#### [Problem description]
Select every line below containing the word "Lophura".

Collected data:
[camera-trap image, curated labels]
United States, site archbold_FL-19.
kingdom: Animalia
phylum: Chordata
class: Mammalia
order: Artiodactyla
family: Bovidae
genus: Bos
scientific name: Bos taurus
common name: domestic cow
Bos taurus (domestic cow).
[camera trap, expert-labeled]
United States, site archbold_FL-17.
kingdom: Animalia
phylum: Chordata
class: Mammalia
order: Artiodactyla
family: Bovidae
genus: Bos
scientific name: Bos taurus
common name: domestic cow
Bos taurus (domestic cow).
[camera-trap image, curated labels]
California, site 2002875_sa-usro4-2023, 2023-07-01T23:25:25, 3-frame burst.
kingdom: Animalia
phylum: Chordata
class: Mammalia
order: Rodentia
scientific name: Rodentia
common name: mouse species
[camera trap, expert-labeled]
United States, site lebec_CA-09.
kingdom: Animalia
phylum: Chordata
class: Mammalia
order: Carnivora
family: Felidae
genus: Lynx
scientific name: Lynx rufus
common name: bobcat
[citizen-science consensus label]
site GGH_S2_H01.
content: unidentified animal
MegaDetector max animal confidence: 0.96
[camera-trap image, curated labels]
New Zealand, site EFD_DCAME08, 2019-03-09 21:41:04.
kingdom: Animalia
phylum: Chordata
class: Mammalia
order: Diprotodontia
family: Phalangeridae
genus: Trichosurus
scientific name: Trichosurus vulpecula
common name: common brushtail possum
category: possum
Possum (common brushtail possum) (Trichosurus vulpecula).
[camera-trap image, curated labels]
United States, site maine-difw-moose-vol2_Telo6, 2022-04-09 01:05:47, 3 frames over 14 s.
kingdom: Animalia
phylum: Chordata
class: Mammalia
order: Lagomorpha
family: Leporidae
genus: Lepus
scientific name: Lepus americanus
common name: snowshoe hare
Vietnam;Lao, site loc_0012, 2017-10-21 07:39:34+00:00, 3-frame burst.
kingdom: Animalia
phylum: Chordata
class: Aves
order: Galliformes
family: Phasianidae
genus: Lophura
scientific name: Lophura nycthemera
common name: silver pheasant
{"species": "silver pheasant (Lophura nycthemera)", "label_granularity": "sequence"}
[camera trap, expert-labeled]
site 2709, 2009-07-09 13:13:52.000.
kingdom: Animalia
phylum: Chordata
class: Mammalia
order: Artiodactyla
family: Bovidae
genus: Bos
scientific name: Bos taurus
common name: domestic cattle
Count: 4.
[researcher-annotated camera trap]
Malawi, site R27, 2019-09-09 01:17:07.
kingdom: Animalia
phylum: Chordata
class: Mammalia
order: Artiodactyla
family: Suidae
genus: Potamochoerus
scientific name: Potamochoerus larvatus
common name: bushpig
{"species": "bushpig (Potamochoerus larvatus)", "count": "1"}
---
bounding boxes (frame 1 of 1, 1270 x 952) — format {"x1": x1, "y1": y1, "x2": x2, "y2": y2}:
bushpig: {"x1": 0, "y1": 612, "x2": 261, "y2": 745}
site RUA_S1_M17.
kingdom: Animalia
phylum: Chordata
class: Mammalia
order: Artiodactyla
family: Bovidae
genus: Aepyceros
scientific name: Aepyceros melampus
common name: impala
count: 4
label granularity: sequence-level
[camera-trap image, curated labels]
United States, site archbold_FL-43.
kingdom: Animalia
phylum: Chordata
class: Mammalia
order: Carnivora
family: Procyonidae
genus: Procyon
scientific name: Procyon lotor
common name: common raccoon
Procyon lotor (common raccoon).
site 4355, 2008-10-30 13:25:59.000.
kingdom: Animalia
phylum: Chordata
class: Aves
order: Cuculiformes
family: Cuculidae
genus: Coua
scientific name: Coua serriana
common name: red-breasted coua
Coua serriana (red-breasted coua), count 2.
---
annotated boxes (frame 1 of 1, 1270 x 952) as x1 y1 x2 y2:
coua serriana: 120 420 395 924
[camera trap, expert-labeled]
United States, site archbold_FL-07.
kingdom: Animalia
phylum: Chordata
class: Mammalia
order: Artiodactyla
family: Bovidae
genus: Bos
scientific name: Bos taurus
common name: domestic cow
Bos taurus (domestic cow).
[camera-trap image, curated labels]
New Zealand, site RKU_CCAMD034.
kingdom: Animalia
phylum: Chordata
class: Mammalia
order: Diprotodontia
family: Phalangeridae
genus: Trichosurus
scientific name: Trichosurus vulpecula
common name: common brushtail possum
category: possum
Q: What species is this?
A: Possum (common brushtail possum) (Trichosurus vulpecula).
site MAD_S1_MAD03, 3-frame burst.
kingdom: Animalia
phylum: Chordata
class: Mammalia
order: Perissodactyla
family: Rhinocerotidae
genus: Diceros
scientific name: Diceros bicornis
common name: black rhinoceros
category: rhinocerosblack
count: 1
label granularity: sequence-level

#### [Answer space]
genus: Lophura
scientific name: Lophura nycthemera
{"species": "silver pheasant (Lophura nycthemera)", "label_granularity": "sequence"}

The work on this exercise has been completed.